▶ **FRAGMENTO SELECCIONADO**:
•••
Entramos en la casa de Micah P. Hinson para concerle bien de cerca unas semanas antes de una nueva gira donde presentará su último álbum, «I Lie To You» los días 15/3 (Barcelona), 17/3 (Sevilla) y 20/3 (Madrid).
No descubro América si digo que existen distintas categorías a la hora de realizar una entrevista. Están las que se realizan por correo, sin duda alguna la forma más absurda; las que se hacen por teléfono, una de las más habituales y a la que uno acaba por cogerle cariño; una nueva categoría ya asentada por causa mayor como es la del Zoom, mucho mejor que hablar por teléfono, siempre y cuando el entrevistado acceda a poner su cámara, algo que no sucede (por estadística personal del que escribe) casi la mitad de las veces. Resulta frustrante hablar ante una pantalla negra en la que se lee bien grande en letras blancas el nombre del artista, por si acaso se me olvida a quién estoy entrevistando.
Y, por supuesto, está la entrevista cara a cara, el Xanadú del Periodismo. Si Woody Allen afirmaba que las dos palabras más bellas de nuestro idioma no son “¡Te Quiero!”, sino “¡Es benigno!”, en el caso de un reportero estas dos palabras son, sin ninguna duda -y más en estos tiempos de desapego físico y desconexión emocional mediante la múltiple conexión interactiva-: “¡Entrevista presencial!”.
Hablamos de una conversación que, por lo general, suele durar entre 20 minutos y media hora (al menos en el mundo de la música. Me consta que, por ejemplo, en el mundo del cine, este tiempo es bastante menor) y en la que un artista está en plena promoción de un álbum o de una gira. Veinte minutos en los que un músico se dedica a contestar prácticamente las mismas cuestiones sobre esta u otra canción del nuevo disco y en la que espera hablar poco o nada sobre su vida personal. Veinte minutos en los que los periodistas miramos constantemente el crono deseando que el tiempo se pare o que, al menos, vaya más despacio, como un equipo que va perdiendo 0-1. Veinte minutos que acaban, gracias por tu atención y que pase el siguiente. Veinte gélidos minutos que, en varias ocasiones, uno de los dos conversadores recordará para siempre.
•••
▶ **DATOS PROPORCIONADOS**:

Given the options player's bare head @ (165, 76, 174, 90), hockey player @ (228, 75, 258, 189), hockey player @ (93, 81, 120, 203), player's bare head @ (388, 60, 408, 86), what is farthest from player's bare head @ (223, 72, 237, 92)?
•••
▶ **EJERCICIO PROPUESTO 1**:
Responde, según el fragmento:
(a) ¿En qué tres ciudades presentará Micah P. Hinson su último álbum?
(b) ¿Qué forma de entrevista considera el autor la más absurda?
(c) ¿Cuánto suele durar una entrevista presencial en el mundo de la música?
▶ **EJERCICIO PROPUESTO 2**: Cita literalmente el pasaje del fragmento que va desde "No descubro América" hasta "quién estoy entrevistando.".
▶ **EJERCICIO PROPUESTO 3**: Enumera todas las categorías de entrevista que menciona el fragmento.

▶ **RESPUESTA ESCRITA 1**:
(a) Barcelona, Sevilla y Madrid.
(b) La entrevista por correo.
(c) Entre 20 minutos y media hora.

▶ **RESPUESTA ESCRITA 2**:
No descubro América si digo que existen distintas categorías a la hora de realizar una entrevista. Están las que se realizan por correo, sin duda alguna la forma más absurda; las que se hacen por teléfono, una de las más habituales y a la que uno acaba por cogerle cariño; una nueva categoría ya asentada por causa mayor como es la del Zoom, mucho mejor que hablar por teléfono, siempre y cuando el entrevistado acceda a poner su cámara, algo que no sucede (por estadística personal del que escribe) casi la mitad de las veces. Resulta frustrante hablar ante una pantalla negra en la que se lee bien grande en letras blancas el nombre del artista, por si acaso se me olvida a quién estoy entrevistando.

▶ **RESPUESTA ESCRITA 3**:
Por correo
Por teléfono
Por Zoom
Cara a cara (presencial)